Riri Williams is an awesome addition to the MCU. She is a funny character who has a sister-like relationship with Shuri and a brain similar to Tony Stark’s.
She later becomes Ironheart, who is pretty much the next Iron Man and will be featured in her own show in 2023.
Namor, otherwise known as K’uk’ulkan (“the feather serpent god”), had an amazingly developed story. The strong and menacing antagonist brings cultural background to the MCU. His background creates a perfect villain who we don’t want to die but don’t want to win, very much like Eric Killmonger, the villain from the first “Black Panther.”
Shuri, who becomes Black Panther at the end of the film, has an amazing character arc.
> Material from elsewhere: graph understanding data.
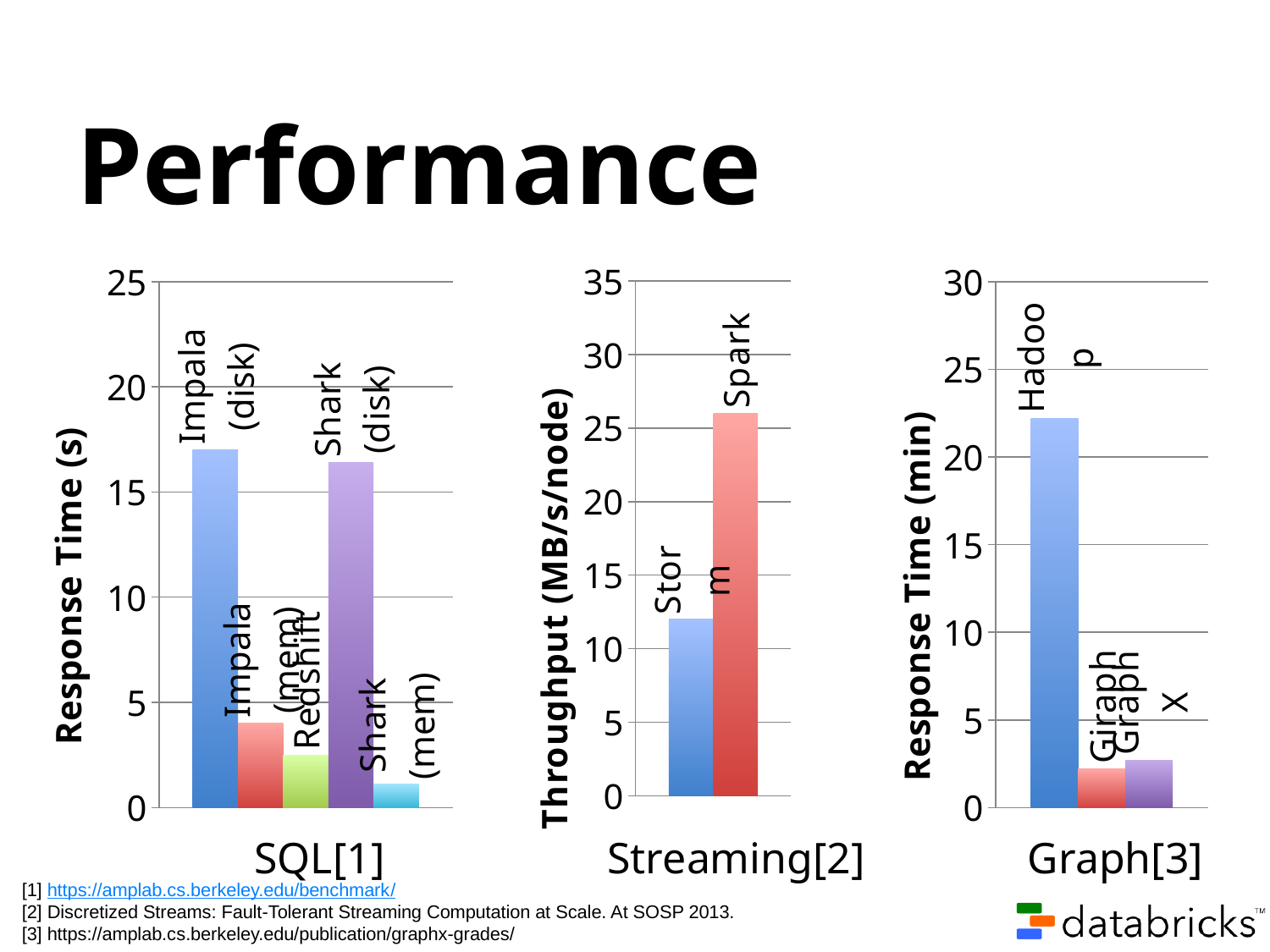
In the SQL[1] chart, is the response time for Impala (mem) greater or less than 5? less In the Graph[3] chart, is the response time for Hadoop greater or less than 20? greater In the SQL[1] chart, is the response time for Shark (disk) greater or less than 20? less What type of chart is the Graph[3] chart? bar chart In the Graph[3] chart, which system has the highest response time? Hadoop How many bars are plotted in the SQL[1] chart? 5 What is the y-axis label of the Streaming[2] chart? Throughput (MB/s/node) In the Streaming[2] chart, which system has the higher throughput, Storm or Spark? Spark In the SQL[1] chart, which has the lower response time, Redshift or Impala (disk)? Redshift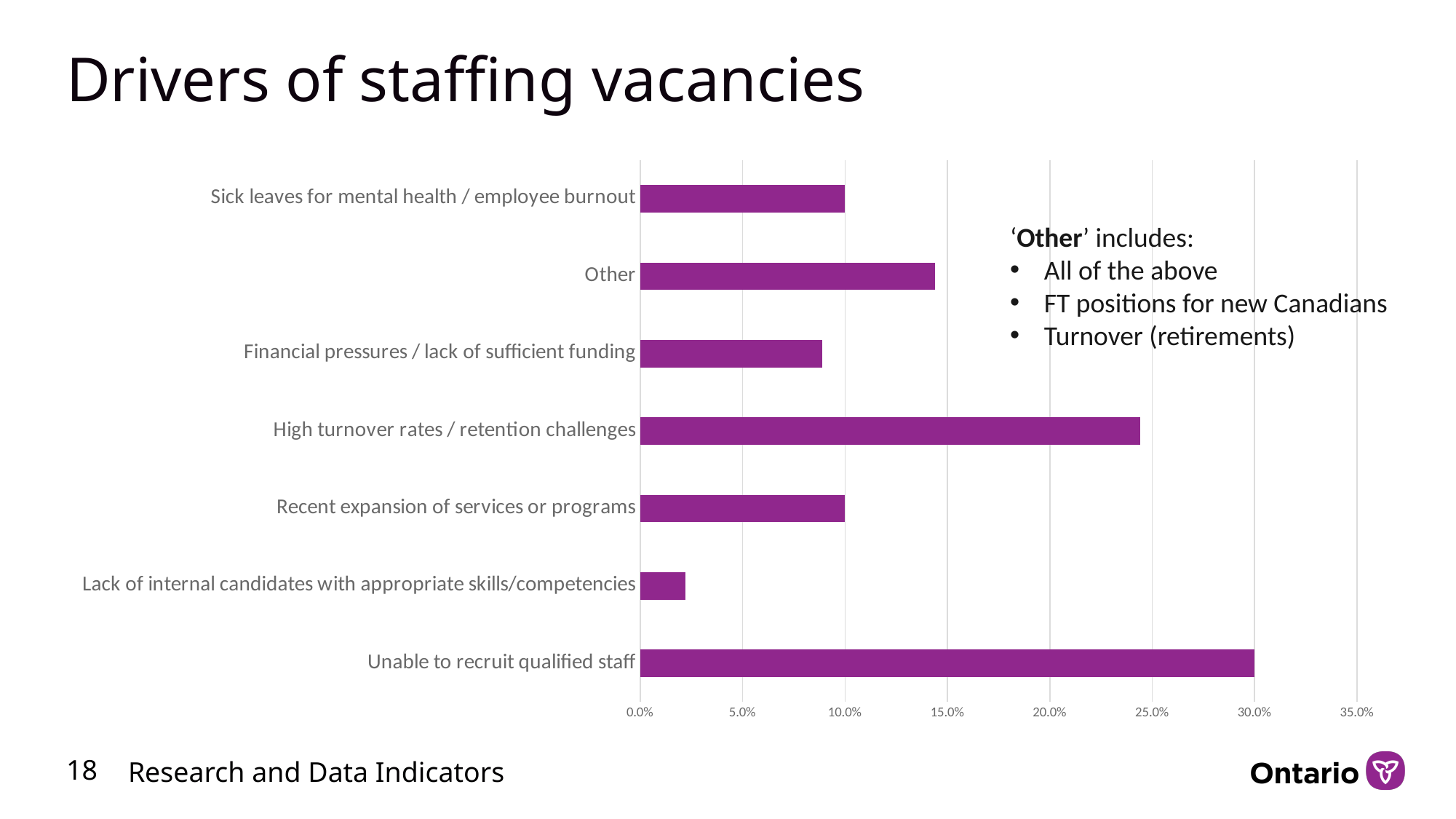
Which driver of staffing vacancies has the highest value? Unable to recruit qualified staff Which driver of staffing vacancies has the lowest value? Lack of internal candidates with appropriate skills/competencies What kind of chart is shown on the slide? bar chart Is the value for 'Other' greater or less than 10.0%? greater How many categories (drivers) are plotted in the chart? 7 Which is larger: the value for 'Other' or the value for 'Financial pressures / lack of sufficient funding'? Other Is the value for 'High turnover rates / retention challenges' greater or less than 20.0%? greater What is the value for 'Unable to recruit qualified staff'? 30.0% Which is larger: the value for 'High turnover rates / retention challenges' or the value for 'Recent expansion of services or programs'? High turnover rates / retention challenges Is the value for 'Financial pressures / lack of sufficient funding' greater or less than 10.0%? less What is the title of the slide containing the chart? Drivers of staffing vacancies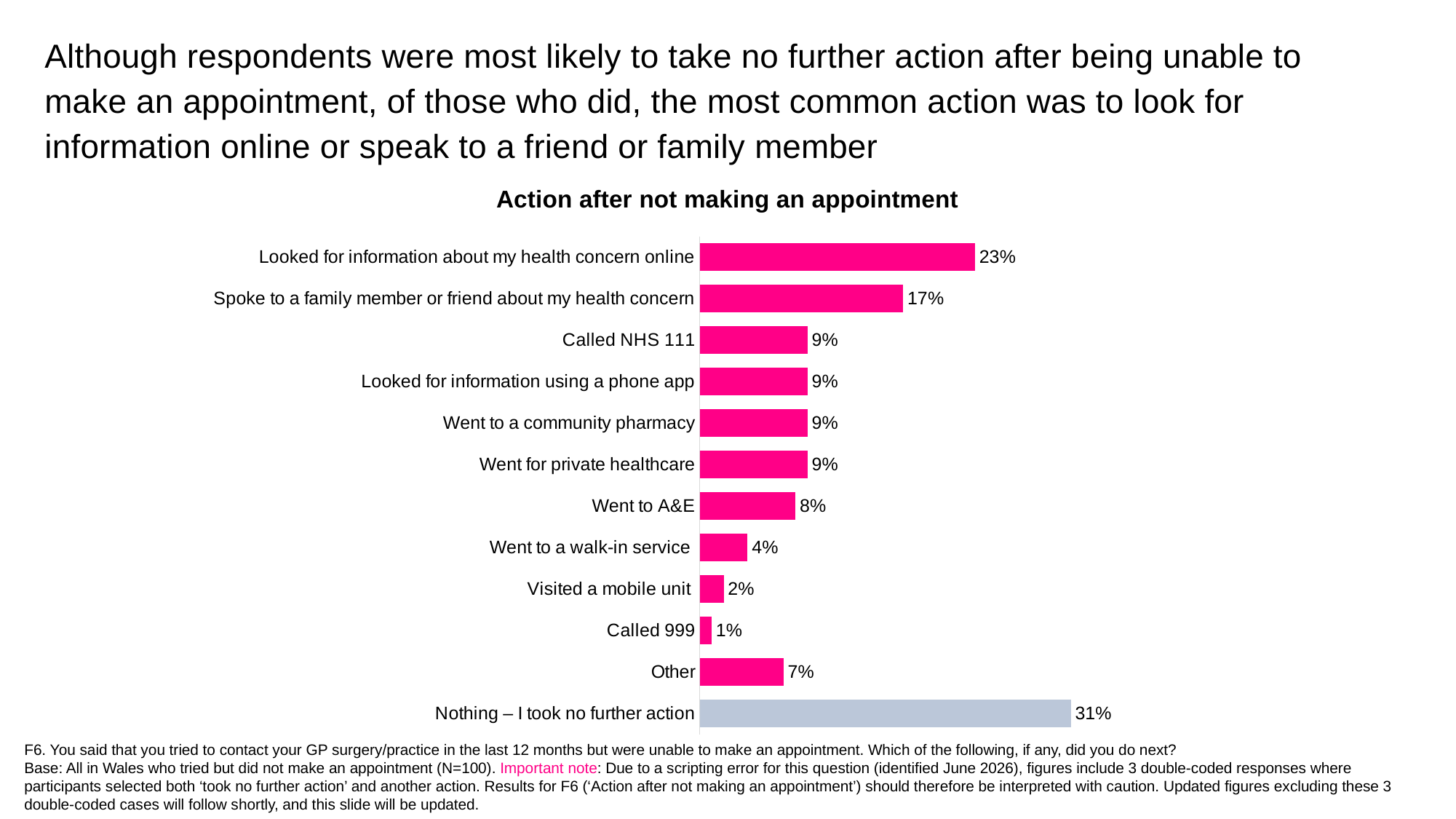
What is the value for 'Went to a walk-in service'? 4% Which bar is shown in a different colour (grey) from the others? Nothing – I took no further action What percentage of respondents looked for information about their health concern online? 23% Which category has the lowest value in the chart? Called 999 What is the difference between 'Looked for information about my health concern online' and 'Spoke to a family member or friend about my health concern'? 6% What kind of chart is shown on the slide? Bar chart Which is larger: 'Went to A&E' or 'Other'? Went to A&E What is the title of the chart? Action after not making an appointment What is the value for 'Nothing – I took no further action'? 31% How many categories are shown in the chart? 12 What percentage of respondents called 999? 1% Which category has the highest value in the chart? Nothing – I took no further action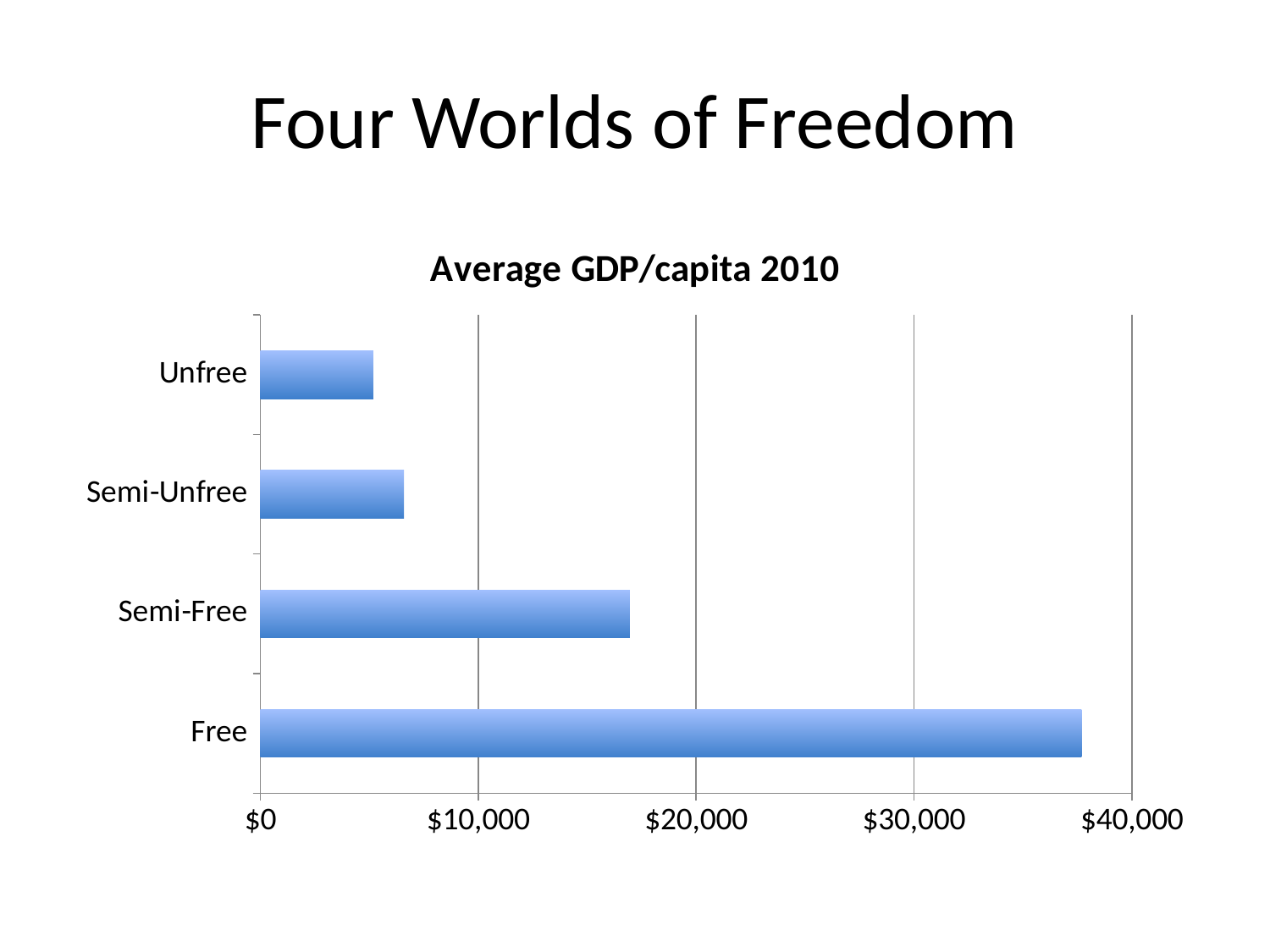
How many categories are plotted in the chart? 4 Which has a higher average GDP per capita, Unfree or Semi-Unfree? Semi-Unfree What is the highest value shown on the horizontal axis? $40,000 Which category has the lowest average GDP per capita? Unfree Which category has the highest average GDP per capita? Free What kind of chart is shown on the slide? bar chart Is the value for Semi-Free greater or less than $20,000? less Is the value for Semi-Free greater or less than $10,000? greater Which has a higher average GDP per capita, Semi-Free or Semi-Unfree? Semi-Free Is the value for Unfree greater or less than $10,000? less What is the title of the chart? Average GDP/capita 2010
Before this film, she was portrayed as the genius and comedic younger sister of T’Challa, but following the losses in her family she is viewed as an adult and fit to rule.
After her encounter with Killmonger in the ancestral plain, she is conflicted about whether she wants to be like her blinded-by-evil cousin or good-hearted brother. Shuri is an amazing Black Panther and fills the role really well.
Another stunning aspect of this movie is the costume design. After the Oscar-winning outfits in the first film, costume designer Ruth Carter did not disappoint.
Carter incorporated colors and patterns into the costumes that further exhibited the tone of the scene while also including the ancient culture of the two civilizations.
The cherry on top of this movie is the original soundtrack from returning composer Ludwig Göransson.
He once again created a score that represents the film beautifully. The audience feels a sense of ancient civilizations, with an angelic yet unnerving side to it. Although the film features a lot of silence to fit the grief, the score perfectly displays the power of two ancient kingdoms clashing, one above the surface and the other below.
“Black Panther: Wakanda Forever” was a spectacular sequel to the amazing first film. The film pays homage to Boseman and his beloved character, introduces new and important characters and gives the audience a glimpse into the future of the Black Panther.